* What is asked
Write out all of the following data again, word for word.

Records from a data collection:
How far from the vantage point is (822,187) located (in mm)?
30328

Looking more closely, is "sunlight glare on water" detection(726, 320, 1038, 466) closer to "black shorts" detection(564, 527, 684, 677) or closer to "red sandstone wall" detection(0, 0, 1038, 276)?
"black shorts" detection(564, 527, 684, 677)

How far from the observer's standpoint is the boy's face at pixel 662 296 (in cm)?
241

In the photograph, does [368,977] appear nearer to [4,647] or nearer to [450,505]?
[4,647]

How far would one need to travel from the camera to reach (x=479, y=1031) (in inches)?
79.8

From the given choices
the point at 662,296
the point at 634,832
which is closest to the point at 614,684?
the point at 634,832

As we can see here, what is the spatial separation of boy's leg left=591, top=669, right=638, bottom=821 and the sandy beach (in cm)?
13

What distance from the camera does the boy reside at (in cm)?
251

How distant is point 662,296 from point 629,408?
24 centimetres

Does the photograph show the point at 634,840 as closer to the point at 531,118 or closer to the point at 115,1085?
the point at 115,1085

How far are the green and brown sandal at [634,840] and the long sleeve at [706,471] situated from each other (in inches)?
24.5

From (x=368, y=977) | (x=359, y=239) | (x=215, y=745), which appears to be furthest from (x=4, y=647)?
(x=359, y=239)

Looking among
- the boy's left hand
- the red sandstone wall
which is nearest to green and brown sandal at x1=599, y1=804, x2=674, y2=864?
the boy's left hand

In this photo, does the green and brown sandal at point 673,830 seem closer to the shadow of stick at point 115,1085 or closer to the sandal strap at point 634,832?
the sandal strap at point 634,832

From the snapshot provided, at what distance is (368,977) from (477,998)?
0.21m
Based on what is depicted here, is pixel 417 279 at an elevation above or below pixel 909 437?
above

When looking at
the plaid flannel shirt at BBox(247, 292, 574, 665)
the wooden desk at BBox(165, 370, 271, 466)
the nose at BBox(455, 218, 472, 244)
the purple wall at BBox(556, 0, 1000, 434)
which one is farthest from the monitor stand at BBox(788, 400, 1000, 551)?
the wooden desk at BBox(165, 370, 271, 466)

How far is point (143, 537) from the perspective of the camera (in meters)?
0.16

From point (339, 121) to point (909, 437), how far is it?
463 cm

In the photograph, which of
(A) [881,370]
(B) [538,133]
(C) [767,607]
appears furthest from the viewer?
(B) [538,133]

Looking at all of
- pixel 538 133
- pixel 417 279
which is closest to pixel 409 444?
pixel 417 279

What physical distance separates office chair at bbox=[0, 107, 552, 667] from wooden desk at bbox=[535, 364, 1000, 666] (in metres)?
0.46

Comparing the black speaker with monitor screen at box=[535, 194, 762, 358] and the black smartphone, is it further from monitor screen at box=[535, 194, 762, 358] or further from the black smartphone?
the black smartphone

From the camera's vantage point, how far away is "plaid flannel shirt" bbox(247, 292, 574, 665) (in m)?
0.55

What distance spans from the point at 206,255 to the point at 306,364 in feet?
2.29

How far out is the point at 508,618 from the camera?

* Finished answer
How far from the vantage point is (822,187) located (in mm)?
30328

Looking more closely, is "sunlight glare on water" detection(726, 320, 1038, 466) closer to "black shorts" detection(564, 527, 684, 677) or closer to "red sandstone wall" detection(0, 0, 1038, 276)?
"black shorts" detection(564, 527, 684, 677)

How far from the observer's standpoint is the boy's face at pixel 662 296 (in cm)?
241

In the photograph, does [368,977] appear nearer to [4,647] or nearer to [450,505]?
[4,647]

How far would one need to travel from the camera to reach (x=479, y=1031) (in inches)?
79.8

From the given choices
the point at 662,296
the point at 634,832
which is closest to the point at 614,684?
the point at 634,832

As we can see here, what is the spatial separation of boy's leg left=591, top=669, right=638, bottom=821 and the sandy beach (in cm)?
13

What distance from the camera does the boy reside at (in cm)?
251

How distant is point 662,296 from point 629,408?
24 centimetres

Does the photograph show the point at 634,840 as closer to the point at 531,118 or closer to the point at 115,1085?
the point at 115,1085

How far are the green and brown sandal at [634,840] and the long sleeve at [706,471] situated from each other (in inches)?
24.5

From (x=368, y=977) | (x=359, y=239) | (x=215, y=745), which appears to be furthest from (x=4, y=647)?
(x=359, y=239)

Looking among
- the boy's left hand
- the red sandstone wall
which is nearest to green and brown sandal at x1=599, y1=804, x2=674, y2=864?
the boy's left hand

In this photo, does the green and brown sandal at point 673,830 seem closer to the shadow of stick at point 115,1085 or closer to the sandal strap at point 634,832?
the sandal strap at point 634,832

From the snapshot provided, at what distance is (368,977) from (477,998)?
0.21m
Based on what is depicted here, is pixel 417 279 at an elevation above or below pixel 909 437?
above

When looking at
the plaid flannel shirt at BBox(247, 292, 574, 665)
the wooden desk at BBox(165, 370, 271, 466)
the nose at BBox(455, 218, 472, 244)
the purple wall at BBox(556, 0, 1000, 434)
which one is farthest from the monitor stand at BBox(788, 400, 1000, 551)?
the wooden desk at BBox(165, 370, 271, 466)

How far is point (143, 537) from the perspective of the camera (in meters)?
0.16

From point (339, 121) to point (909, 437), how far is it?
463 cm

In the photograph, which of
(A) [881,370]
(B) [538,133]
(C) [767,607]
appears furthest from the viewer?
(B) [538,133]

Looking at all of
- pixel 538 133
- pixel 417 279
which is closest to pixel 409 444?
pixel 417 279

What physical distance separates office chair at bbox=[0, 107, 552, 667] from wooden desk at bbox=[535, 364, 1000, 666] (in metres)?
0.46

Comparing the black speaker with monitor screen at box=[535, 194, 762, 358] and the black smartphone, is it further from monitor screen at box=[535, 194, 762, 358] or further from the black smartphone?
the black smartphone

From the camera's vantage point, how far away is "plaid flannel shirt" bbox(247, 292, 574, 665) (in m)?
0.55

What distance spans from the point at 206,255 to the point at 306,364 in feet?
2.29

How far out is the point at 508,618 from the camera?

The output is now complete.